Thursday, March 25, 2010

South Park takes on book banning

Tonight's episode of South Park trod on literary territory! I think the only other time they've done that was when they skewered the A Million Little Pieces Oprah fiasco (which was great--Towelie and A Million Little Fibers!). So in this episode, after speed reading Catcher in the Rye because of its mystique as a banned book, the boys are disappointed and immediately pen their own story which they make as offensive as they can dream up. Cartman's reaction to Catcher in the Rye: "It's not obscene, dude. I'll show them [expletive] obscene!"

The boys' "book" ends up getting discovered and although people are utterly repulsed by it, they praise it as a great contribution to literature (i.e., worthy of the Pulitzer Prize) and read all sorts of interpretations into it that, of course, the boys had no intention of conveying. South Park's creators love making fun of pretension throughout our culture!

Of course, many of us are bewildered with the continued banning of books from school and public libraries. This South Park episode helps highlight the absurdity of book banning--how dated and hopelessly subjective it is. The boys inevitably get fed up. Books, they conclude, invite their own meaning: "That's why we should forget books and stick to television!"

Sunday, March 7, 2010

Didn't want to wait for the DVD of this one

I had a great time seeing Tim Burton's Alice in Wonderland. I often like Burton's films, and he puts Johnny Depp and Helena Bonham Carter, two of my favorite actors, in a bunch of them. And again, they don't disappoint. The buzz from critics has been that Bonham Carter upstages Depp, but I disagree. They're both excellent in their roles.

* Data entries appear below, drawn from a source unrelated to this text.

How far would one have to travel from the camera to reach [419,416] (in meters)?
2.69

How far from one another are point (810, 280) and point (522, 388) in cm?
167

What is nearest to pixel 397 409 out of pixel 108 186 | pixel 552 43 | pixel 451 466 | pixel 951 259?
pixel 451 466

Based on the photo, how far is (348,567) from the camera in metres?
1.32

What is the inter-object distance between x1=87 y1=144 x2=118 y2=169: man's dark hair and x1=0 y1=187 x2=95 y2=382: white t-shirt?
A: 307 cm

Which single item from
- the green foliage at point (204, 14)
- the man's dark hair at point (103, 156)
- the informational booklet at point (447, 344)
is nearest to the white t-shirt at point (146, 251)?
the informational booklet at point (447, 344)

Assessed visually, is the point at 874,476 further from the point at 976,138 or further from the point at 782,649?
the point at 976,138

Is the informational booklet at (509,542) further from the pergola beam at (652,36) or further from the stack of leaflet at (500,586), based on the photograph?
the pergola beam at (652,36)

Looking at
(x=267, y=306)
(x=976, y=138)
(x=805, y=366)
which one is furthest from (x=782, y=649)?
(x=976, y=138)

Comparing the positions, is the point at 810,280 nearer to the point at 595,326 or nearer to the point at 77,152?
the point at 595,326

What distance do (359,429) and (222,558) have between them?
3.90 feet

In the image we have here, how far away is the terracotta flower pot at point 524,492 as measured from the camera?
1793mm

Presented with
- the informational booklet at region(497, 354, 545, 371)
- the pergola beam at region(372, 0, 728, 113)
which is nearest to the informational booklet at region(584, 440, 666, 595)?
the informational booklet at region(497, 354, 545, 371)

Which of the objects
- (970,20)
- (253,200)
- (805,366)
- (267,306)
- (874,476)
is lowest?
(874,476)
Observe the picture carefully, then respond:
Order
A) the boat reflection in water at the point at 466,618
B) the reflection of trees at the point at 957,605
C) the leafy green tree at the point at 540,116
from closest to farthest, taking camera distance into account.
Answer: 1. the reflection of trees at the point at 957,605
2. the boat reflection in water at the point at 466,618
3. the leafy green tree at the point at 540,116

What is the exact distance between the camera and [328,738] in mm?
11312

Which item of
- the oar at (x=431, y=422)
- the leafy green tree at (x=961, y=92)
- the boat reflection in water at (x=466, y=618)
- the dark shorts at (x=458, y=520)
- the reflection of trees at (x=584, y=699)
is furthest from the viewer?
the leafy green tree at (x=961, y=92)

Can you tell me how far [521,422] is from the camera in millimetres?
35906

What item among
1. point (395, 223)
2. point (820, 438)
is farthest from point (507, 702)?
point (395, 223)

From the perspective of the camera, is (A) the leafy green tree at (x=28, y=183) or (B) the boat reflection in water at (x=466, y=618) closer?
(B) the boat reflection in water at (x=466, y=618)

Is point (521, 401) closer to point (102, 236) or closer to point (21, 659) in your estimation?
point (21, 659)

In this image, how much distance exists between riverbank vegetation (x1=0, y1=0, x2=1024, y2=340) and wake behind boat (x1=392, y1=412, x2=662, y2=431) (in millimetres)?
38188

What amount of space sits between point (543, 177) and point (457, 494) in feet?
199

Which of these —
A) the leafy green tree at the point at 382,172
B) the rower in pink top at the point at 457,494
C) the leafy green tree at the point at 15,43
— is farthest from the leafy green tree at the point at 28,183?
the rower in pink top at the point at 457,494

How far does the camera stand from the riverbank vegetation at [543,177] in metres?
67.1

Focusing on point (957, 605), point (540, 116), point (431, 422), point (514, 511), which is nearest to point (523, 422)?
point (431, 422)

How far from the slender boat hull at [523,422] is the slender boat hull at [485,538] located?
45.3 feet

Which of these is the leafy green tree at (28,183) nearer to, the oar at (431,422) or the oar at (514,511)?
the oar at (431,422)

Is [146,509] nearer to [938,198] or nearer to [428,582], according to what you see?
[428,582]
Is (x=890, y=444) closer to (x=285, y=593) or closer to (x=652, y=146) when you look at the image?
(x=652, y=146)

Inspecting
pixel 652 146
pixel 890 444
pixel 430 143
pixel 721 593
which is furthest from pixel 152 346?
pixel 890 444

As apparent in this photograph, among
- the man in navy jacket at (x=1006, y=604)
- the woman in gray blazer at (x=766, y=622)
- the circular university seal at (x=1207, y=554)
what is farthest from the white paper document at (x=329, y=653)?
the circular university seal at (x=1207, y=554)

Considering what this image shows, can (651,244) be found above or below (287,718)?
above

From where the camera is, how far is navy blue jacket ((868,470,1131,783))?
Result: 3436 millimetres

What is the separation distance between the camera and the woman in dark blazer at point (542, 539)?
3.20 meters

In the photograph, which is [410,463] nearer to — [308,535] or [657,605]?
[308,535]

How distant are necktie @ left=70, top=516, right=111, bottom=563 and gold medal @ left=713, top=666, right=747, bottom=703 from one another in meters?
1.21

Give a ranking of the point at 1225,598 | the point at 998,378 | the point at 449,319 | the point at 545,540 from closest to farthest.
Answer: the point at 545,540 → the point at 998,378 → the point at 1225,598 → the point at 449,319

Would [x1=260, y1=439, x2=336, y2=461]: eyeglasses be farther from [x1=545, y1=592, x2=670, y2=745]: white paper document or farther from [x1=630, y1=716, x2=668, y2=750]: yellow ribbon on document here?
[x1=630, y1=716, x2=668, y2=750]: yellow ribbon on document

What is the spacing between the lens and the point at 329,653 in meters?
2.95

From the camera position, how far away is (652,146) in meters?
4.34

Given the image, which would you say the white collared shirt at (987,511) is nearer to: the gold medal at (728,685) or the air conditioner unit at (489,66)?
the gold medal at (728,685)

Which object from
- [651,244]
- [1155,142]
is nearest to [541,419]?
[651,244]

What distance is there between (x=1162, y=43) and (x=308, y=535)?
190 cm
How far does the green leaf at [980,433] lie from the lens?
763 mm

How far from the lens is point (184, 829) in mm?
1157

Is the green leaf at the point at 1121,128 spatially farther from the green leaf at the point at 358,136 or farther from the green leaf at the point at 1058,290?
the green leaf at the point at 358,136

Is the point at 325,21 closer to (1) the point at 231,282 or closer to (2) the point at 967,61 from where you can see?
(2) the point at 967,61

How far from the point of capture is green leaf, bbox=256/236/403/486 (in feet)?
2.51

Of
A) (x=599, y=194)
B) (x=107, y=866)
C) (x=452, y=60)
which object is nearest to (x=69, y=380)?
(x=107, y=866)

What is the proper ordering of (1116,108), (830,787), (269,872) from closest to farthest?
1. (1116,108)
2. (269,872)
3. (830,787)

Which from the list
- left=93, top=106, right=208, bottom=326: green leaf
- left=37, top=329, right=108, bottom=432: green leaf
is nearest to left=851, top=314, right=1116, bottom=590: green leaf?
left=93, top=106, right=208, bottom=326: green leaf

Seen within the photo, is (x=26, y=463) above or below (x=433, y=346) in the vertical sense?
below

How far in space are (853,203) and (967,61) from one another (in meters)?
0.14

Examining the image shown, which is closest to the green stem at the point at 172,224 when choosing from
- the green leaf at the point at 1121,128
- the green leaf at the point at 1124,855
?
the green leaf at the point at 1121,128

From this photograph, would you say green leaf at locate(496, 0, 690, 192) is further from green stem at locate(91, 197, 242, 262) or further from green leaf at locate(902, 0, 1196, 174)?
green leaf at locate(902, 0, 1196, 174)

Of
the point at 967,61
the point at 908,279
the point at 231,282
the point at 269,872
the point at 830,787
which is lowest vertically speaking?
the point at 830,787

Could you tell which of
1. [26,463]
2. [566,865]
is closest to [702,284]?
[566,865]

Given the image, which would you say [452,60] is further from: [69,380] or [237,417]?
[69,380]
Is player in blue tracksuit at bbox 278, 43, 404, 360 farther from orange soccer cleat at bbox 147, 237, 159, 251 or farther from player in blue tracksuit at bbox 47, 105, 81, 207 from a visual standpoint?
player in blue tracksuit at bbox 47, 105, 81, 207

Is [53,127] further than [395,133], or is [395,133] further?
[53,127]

Bonham Carter probably gets more laughs, though, because of her Red Queen's gigantic head and "Off with his head!" spasms.

As my mom (moviegoing companion) said, it's great to hear Johnny Depp recite "The Jabberwocky," and with ferocity! Speaking of the dialogue, I like how Alice utters one of the best lines from the books: "I've often believed as many as six impossible things before breakfast."

I like the tenderness between Alice and Depp's Mad Hatter. They have each other's backs. Alice also values the advice of the caterpillar, despite her frustration with the "Who are you?" shtick.

This isn't another version of Alice in Wonderland so much as it is a continuation in which Alice, now a young woman, travels back to Wonderland. There are many familiar characters from Disney's classic cartoon version, and some different ones. I love the books and seeing the film makes me want to revisit them (I hope those who see the movie and haven't experienced the books will be inspired to do so!).

I like this film a lot better than Burton's reworking of Charlie and the Chocolate Factory. I don't think that film needed another version. I welcomed more Wonderland, however!

Tuesday, March 2, 2010

Philosophy Lite

Marietta McCarty's How Philosophy Can Save Your Life: 10 Ideas that Matter Most is all right, but not what I was hoping to read. I only took one philosophy class in college and have done a little reading on my own, so I wanted to read something not overly scholarly but not too poppy and self-helpy, either. Turns out I wanted something more scholarly than this book.

Her ten ideas that matter most are broad: simplicity, communication, perspective, flexibility, empathy, individuality, belonging, serenity, possibility, and joy. She attaches two philosophers to each idea and briefly explains their views relating to it.

Both Library Journal and Publishers Weekly gave the book decent reviews. It is structured best for a "philosophy club," at the author's suggestion, and LJ notes: "Her concept of philosophy clubs is particularly appealing and practical for public libraries and neighborhood groups." But I didn't find it to be enough for the individual who doesn't need a bunch of discussion questions and suggested music and literature to accompany the ideas. I wanted the ideas to be more fleshed out in place of that supplementary material. McCarty merely skims the surface.